• Given passage:
The Good, The Bad and The Ugly

This is not a review of a specific escape room, but rather a general comment on escape rooms.

The escape room industry is exploding! Every day a new room is opening. I think that with my experience I am qualified to comment on the quality of what I have seen.

Let’s break it down:

The good

Those are the escape rooms that are here to stay. They owners are there to make money of course, but they are not there for the quick buck. As soon as you walk into the lobby and certainly as you enter the room you see the level of investment that the owner has put into the room. NOT necessarily in monetary value, but more so in investing in the game itself. If you’re engaged as a player, if you feel like part of the adventure, if the game makes sense and flows its a good game.

If it’s the fastest hour of your life. It’s a good game.

The bad

You walk into a room and start playing your game. In minutes you just want it to be over. If it doesn’t make sense, if the puzzle is just there because you get the feeling that someone just threw the puzzle in there without connecting it to the story, its a bad game. It can be a million dollar room (believe me, I’ve seen some amazing rooms) but the games just don’t make sense it’s a bad room. And it’s a shame because it ruins it for everyone. There are so many of those around. It sucks when you walk out of a room and feel like you’ve just wasted an hour that you won’t get back. It sucks when you try and find redeeming qualities of the experience that you just went through, and you simply can’t find any.

The ugly

These are the worst rooms! Ever! The idea is great, it has so much potential. You’re excited when you read about it on the web site, you’re ready to go as you enter the room. Then in the space of a few seconds, all the wind is out of your sails.

My pet peeve (among others) are ugly rooms. Those rooms that offer a great idea for a game and then execute them like an after thought.

Owners, please for the love of everything holy. If you have a great idea, make sure that you put an effort into bringing it to life, because I’ll come and play it.

Don’t make me hate you.

Verbal Diarrhea

I have verbal diarrhea. This blog is a collection of reviews that I have collected over the past four years or so. I am publishing these posts in quick sequence because I have finally decided to get off my back side and do something about it.

Although I may not remember exact dates, I will try and publish my reviews and thoughts as soon as I can.

But I promise from now on that any time I do a room in the future I will publish as review as soon as I can.

My First Wow

As I mentioned in my last post and my introduction I’m an engineer. My work takes me to many places around the world and allows me to play rooms all over the globe. This time I landed in Tucson, Arizona.

Again, a quiet night with little to do. So….

I went looking for an escape room. I came across Escape Room Tucson. I know this is a shout out to them, and I am not affiliated with them. But I need to set some ground rules. When I post a review, if it is a good review I will mention the name of the establishment and if my experience was not so good or down right bad, I won’t mention them by name.

• Supplied data:

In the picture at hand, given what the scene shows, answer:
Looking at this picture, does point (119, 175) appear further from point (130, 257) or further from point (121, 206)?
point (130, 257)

• Work required: According to the escape room blog, when will the writer name an establishment in a review, and when not?

• Output for this exercise: The writer names the establishment when the review is good, but not when the experience was not so good or downright bad.